歩みは静かだが、その佇まいにはどこか揺るがぬ芯があった。
風に揺れる髪は、淡い青緑のような、不思議な光を帯びている。
精巧な仕立ての制服に身を包み、表情は冷静そのもの。
ただ、その双眸だけが鋭く、周囲を余さず見据えていた。
彼の名は、ノア=アルフェリア。
王立魔導研究院に所属する主任研究員にして、“青の魔導士”と称される才腕の持ち主——
(……これが、あの隠れ里?)
視線の先にあるのは、石造のはずの門が、まるで砦のように姿を変えた姿だった。
ノアは無言で懐から身分証を取り出し、門番に掲げる。
それを受け取った男が証を確認した瞬間、わずかにその場の空気がざわついた。
「……青の魔導士が来たぞ」
低くつぶやかれた声に、もう一人の門番が顔を上げる。
「また王都からの視察か? いや、あの時の——」
警戒と混乱が交錯する気配。何人かが目配せを交わす。
その中で、ノアは静かに言った。
「誤解しないでほしい。今回も、僕個人の判断だ」
以前と変わらぬ凛とした声。
けれどその声音には、かすかに焦りと躊躇いがにじんでいた。
門番たちは一瞬だけ沈黙し、やがて一人が小さく息を吐いた。
「……了解しました。中へどうぞ。ハルカ殿をお探しなら——」
「案内は要らない。自分で探す」
それだけを言い残し、ノアは門をくぐった。
踏みしめる土の感触すら、以前とは違う。
彼が立ち止まったのは、かつて石造りの粗末なだった門の前。今やそこには、見違えるほどに補強された木造の防壁が築かれていた。

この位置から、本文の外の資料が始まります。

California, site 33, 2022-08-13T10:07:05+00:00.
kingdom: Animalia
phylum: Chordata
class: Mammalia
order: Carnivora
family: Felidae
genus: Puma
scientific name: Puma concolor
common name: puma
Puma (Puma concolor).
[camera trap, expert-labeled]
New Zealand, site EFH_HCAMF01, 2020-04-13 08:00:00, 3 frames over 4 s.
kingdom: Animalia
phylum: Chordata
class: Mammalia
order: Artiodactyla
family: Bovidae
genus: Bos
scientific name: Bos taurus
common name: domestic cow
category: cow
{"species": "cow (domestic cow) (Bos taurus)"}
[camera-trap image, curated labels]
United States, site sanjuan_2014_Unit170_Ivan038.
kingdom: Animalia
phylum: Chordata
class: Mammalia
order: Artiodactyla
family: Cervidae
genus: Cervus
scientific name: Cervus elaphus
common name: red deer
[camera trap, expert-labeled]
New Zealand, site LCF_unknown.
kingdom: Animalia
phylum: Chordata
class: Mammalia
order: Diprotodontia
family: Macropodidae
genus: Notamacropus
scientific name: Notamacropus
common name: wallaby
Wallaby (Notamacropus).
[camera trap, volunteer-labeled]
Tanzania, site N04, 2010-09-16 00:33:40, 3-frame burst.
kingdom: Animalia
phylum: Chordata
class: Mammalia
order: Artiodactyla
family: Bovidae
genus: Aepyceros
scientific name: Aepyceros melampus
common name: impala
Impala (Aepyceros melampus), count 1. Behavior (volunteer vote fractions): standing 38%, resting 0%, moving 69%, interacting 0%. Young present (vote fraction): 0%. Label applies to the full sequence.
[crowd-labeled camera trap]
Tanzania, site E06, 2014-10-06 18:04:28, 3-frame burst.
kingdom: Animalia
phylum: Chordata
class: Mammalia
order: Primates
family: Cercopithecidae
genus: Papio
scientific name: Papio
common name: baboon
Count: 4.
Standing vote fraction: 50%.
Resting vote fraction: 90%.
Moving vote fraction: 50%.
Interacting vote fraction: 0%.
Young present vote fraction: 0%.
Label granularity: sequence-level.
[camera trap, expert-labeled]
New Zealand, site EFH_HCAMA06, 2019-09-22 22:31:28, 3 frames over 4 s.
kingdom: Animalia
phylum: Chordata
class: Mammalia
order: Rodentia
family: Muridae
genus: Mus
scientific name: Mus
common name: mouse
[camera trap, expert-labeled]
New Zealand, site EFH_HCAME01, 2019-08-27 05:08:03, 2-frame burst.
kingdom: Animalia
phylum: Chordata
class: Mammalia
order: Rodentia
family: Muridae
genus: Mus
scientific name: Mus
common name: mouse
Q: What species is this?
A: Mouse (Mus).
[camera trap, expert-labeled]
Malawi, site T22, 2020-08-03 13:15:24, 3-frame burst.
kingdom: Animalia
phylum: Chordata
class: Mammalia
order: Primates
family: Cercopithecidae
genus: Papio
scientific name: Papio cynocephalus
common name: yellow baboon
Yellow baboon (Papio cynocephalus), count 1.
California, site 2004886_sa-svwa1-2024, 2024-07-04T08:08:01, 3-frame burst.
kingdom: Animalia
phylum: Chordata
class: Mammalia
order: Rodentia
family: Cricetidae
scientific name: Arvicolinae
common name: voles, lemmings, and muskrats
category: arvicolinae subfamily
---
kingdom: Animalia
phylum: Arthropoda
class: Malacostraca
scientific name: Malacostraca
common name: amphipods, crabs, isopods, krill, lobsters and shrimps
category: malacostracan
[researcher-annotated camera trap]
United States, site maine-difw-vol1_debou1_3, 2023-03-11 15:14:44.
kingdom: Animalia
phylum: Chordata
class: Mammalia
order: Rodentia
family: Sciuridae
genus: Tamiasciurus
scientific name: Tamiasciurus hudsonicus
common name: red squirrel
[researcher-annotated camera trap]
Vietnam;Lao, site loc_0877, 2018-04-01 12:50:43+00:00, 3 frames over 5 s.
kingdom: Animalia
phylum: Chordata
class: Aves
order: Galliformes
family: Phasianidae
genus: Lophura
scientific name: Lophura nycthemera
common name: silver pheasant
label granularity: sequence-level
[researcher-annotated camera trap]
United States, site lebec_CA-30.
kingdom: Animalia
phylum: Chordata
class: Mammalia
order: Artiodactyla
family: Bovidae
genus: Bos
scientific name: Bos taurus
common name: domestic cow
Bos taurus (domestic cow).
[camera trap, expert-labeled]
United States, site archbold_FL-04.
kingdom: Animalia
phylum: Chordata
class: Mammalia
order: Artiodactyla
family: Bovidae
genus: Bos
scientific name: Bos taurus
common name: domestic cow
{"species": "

「……これは、まるで軍拠点だね。革命軍の動きが、想像以上に本格化している……」
その先に広がるのは、活気に満ちた建築現場。
乱雑ながら実用的に並べられた仮住居や、増設された馬小屋。
数か月前とはまるで様相が違っていた。
以前訪れたときは、まだ五十名にも満たなかったはずだ。
今は、見張り台や補給所まで備え、百を超える人の営みがここにある。
木材を運ぶ男たちの間を、リーダー格と思しき人物が矢継ぎ早に指示を飛ばす。
彼の周囲には緊張感がありながらも、秩序だった動きが生まれていた。
「……王妃軍との交戦があったと聞いていたけど、この復興の早さは……」
彼らが築いた防衛線。効率よく設計された補給の動線。
廃村寸前だった隠れ里は、今や確かに拠点として息づいていた。
ノアはゆっくりと目を細める。
「……いい仲間に、恵まれたようだね。君は、ちゃんと……守られている」
その呟きにこめられたのは、ほんの少しの安堵——
けれどそれでも、目当ての姿が見えないことに、不安はぬぐえないままだった。